マジックバーで演じたり、セミナーで教えたりしている【スプーン・フォーク曲げ】ですが、
各時代のメディア等で取り上げられていて、ほとんどの方が存在を知っています。
知名度だけでいえば、一番皆さんが知っている【マジック】ではないでしょうか?
(マジックですよ、間違いなく!!)
面白いことがあります。
【知っている】とはいえ、
皆さん目の前で見たことなどほとんど無いわけですが、
マジックバー等で、初めて目の前で【スプーン・フォーク曲げ】を見たお客様が
必ずといっていいほど調べることは何だと思いますか?
それは【熱】(温度)です。
熱くなってないか確かめる。
そしてほとんどの場合熱くなどないですから、
「熱くない!」と驚く。
つまり、
【熱によってスプーンが曲がっている】と思っている方が
とても多いということなのです。
おそらく過去【スプーン曲げ】を演じていた数々の方も、
【熱】だなんて言ったこと無いのではないでしょうか?
【金属は高熱で曲がる】ということ、
そして指で擦ったりする演技のためにそう思っているのでしょう。
実際に摩擦熱でスプーンやフォークに使う金属が曲がることはありません。
先に指がやけどしますしね。
【スプーン・フォーク曲げ】にはその他に
様々な理由が思い浮かぶのではないでしょうか?
気功? 超能力? 神の力? もしかしたらただの怪力?
スプーンやフォークに仕掛けがある?
正解かどうかはともかく(実際ほとんど間違いですし)、
ほとんどの方が何かしらの【理由】を考えているということです。
【理由をつけた場合と、つけない場合の承諾率のちがい】
を調べたこんな実験結果があります。(心理学者 エレン・ランガ―)
コピー機の順番を待っている先頭の人に、
①先にコピーをとらせてくれませんか? (理由なし)
②急いでいるので先にコピーをとらせてもらえませんか?(本当の理由)
③コピーをとらなければいけないので先にコピーをとらせてもらえませんか?(適当な理由)
と、3通りの聞き方でお願いをしました。
結果①は60%、②は94%、③は93%の人が承諾したのです。
この実験でよく語られるのは、③のような理不尽なお願いだとしても、
何でもいいから「~なので」と理由をつけたほうが承諾してもらいやすいよ、
ということなのですが、
この結果からもう一つ言えることは、
【なんでもいいから結果には理由があった方が安心する。】ということです。
③は『(理由)~だから~(結果)』という文のカタチになっているだけですね。
実際に因果関係があるわけではない。
でも、理由がないよりはいいのです。
『何でだか分からない』ものは人間にとって不安でしかありません。
原因が不明なものは生存に危険を及ぼすかもしれないからです。
だから【理由】を探す。
何でもいいから【理由】をさがして安心したいと思うのです。
例えば【スプーン曲げ】の場合、なぜ曲がるのか分からない。
不安で仕方ない。
だから『熱で曲がっている』や『超能力で曲がっている』という【理由】をつけたがるのでしょう。

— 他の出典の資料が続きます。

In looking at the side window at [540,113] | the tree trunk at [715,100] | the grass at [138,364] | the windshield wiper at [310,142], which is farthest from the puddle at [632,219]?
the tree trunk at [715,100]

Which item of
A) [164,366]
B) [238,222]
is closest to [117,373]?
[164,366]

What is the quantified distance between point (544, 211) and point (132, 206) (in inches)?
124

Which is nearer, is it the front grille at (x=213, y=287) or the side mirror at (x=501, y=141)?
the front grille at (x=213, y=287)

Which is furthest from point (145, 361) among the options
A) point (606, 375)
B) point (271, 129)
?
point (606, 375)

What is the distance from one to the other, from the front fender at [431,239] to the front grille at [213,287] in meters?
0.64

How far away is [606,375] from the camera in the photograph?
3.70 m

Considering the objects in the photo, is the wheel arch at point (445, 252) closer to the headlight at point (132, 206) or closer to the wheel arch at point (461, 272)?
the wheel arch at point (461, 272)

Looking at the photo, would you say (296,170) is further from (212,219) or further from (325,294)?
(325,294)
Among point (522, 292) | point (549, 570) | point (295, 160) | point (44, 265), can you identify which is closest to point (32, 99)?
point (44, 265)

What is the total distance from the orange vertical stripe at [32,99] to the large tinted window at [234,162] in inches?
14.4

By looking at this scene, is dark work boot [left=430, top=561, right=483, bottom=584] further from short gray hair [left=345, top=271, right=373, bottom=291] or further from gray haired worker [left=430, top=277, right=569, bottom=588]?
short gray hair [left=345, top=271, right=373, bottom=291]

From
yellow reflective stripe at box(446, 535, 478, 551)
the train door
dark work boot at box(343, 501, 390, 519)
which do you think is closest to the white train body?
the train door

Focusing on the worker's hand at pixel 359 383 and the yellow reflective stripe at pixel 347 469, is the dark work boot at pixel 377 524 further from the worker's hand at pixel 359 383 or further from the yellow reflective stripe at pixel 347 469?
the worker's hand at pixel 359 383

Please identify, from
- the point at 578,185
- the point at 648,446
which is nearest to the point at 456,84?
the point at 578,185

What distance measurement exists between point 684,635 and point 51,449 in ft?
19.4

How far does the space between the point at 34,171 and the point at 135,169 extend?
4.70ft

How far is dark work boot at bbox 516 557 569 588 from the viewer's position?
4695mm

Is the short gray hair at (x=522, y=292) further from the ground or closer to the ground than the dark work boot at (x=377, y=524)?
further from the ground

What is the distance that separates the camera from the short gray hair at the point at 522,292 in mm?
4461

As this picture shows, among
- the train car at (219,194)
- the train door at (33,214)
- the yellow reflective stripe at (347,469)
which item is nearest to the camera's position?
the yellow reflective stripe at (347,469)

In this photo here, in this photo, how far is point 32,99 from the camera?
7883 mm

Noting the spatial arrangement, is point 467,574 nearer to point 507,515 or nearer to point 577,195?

『全くなんだか分からない』よりも『超能力で曲がる』のほうが安心するというのも面白いですね。
【理由】を使えば、他人を説得するのも簡単だし逆に騙すこともできます。
ただ『お金が必要なんです!』ではなくて、
『急いでいるのでお金が必要なんです!』なんていう具合。
世の中は原因という【理由】があって結果があるのですが、
それが本当の【理由】なのかは、よく見極めなければいけません。